„Astronauten müssen als Menschen sehr resilient sein“

Interview mit Suzanna Randall, Astronautin und Keynote Sprecherin auf der Command Control 2020

Die Astrophysikerin Dr. Suzanna Randall wird derzeit im Rahmen der privaten Initiative „Die erste deutsche Astronautin“ als eine von zwei Kandidatinnen auf den ersten Flug einer deutschen Frau ins All vorbereitet. Bevor es 2021 soweit ist, hält sie am 4. März 2020 auf der Command Control eine Keynote zum Thema „Cyber Resilience and Trust in Space“. Im Vorfeld haben wir mit ihr über das Thema Resilienz gesprochen.

Die Command Control hat in diesem Jahr das Leitthema „Cyber Resilience“. Welche Rolle spielt Resilienz bei Weltraummissionen?

Randall: Aus meiner Sicht spielt Resilienz im All eine sehr große Rolle. Das beginnt damit, dass auf der ISS die meisten kritischen Dinge dreifach vorhanden sind. Das bedeutet, dass die wichtigsten Systeme zweimal ausfallen können, bevor es wirklich kritisch wird. Insofern ist die ISS als System sehr resilient. Darüber hinaus müssen auch die Astronautinnen und Astronauten als Menschen sehr resilient sein. Beispielsweise muss man in der Lage sein, extrem schnell auf kritische Situationen zu reagieren und unter hohem Druck die richtigen Entscheidungen zu treffen. Dazu gehört auch, dass man sich innerhalb kürzester Zeit von schockartigen Situationen erholt und in den „Normalzustand“ zurückspringt.

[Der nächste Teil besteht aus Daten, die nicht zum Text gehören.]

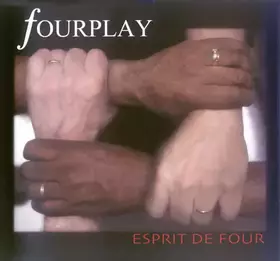 Couverture du produit · Esprit De Four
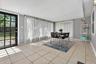 Enclosed Lanai Space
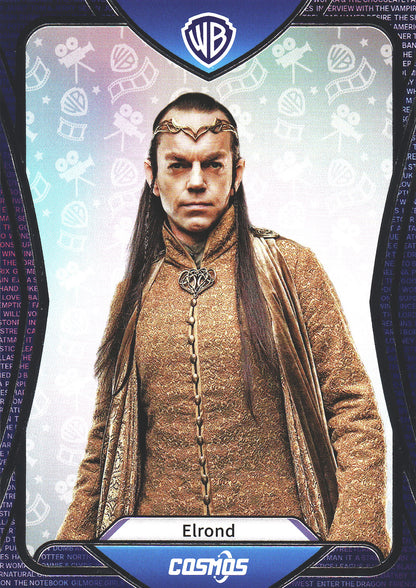2024 Kakawow Cosmos Warner Bros. Elrond #CWQ-B-134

Wird die Resilienz der Besatzungsmitglieder im Vorfeld einer Mission auf besondere Art und Weise besonders trainiert?

Randall: Ein explizites Resilienz-Training gibt es nicht. Implizit spielt Resilienz aber bei zahlreichen Basis-Trainings eine große Rolle. Ein gutes Beispiel dafür ist der Flugschein, der zur Astronautenausbildung dazu gehört. Dabei lernt man, kontinuierlich diverse Checklisten durchzugehen und immer im Blick zu haben, ob irgendwo im System etwas nicht stimmt. Außerdem trainieren wir, wie man aus allen möglichen „nicht-normalen“ Situationen schnellstmöglich recovert. In erster Linie wird Resilienz also anhand diverser praktischer Trainings vermittelt. Dazu kommt, dass Astronautinnen und Astronauten physisch und psychisch absolut gesund sein müssen.

Cybersicherheit ist eine auch eine Frage des Risikomanagements. Welche Rolle spielt Risikomanagement bei einer Weltraummission bzw. den Vorbereitungen?

Randall: Wir denken viel über die Risiken nach. Das höchste Risiko besteht ganz klar bei Start und Landung. Beim Bau der Raumfähren spielen deshalb Risiko-Wahrscheinlichkeiten eine große Rolle. Bei der Entwicklung der Space X- und Boeing Raumschiffe, mit denen Astronauten in den nächsten Jahren zur ISS fliegen sollen, war die Auflage der NASA für das „Loss of Crew“-Risiko bei 1:270. Das heißt die Chance, dass das Raumschiff bei Start oder Landung explodiert und ein oder mehrere Besatzungsmitglieder dabei stirbt muss unter 1:270 liegen. Im Vergleich zu einem Linienflieger ist das natürlich immer noch sehr hoch, aber es ist deutlich besser als bei früheren Missionen. Es wird also sehr großen Wert auf Sicherheit gelegt. Die Realität ist aber trotzdem nur bedingt vorhersehbar. Ob das Risiko tatsächlich 1:270 ist, kann mit Sicherheit erst sagen, nachdem man zweihundertsiebzig Mal geflogen ist.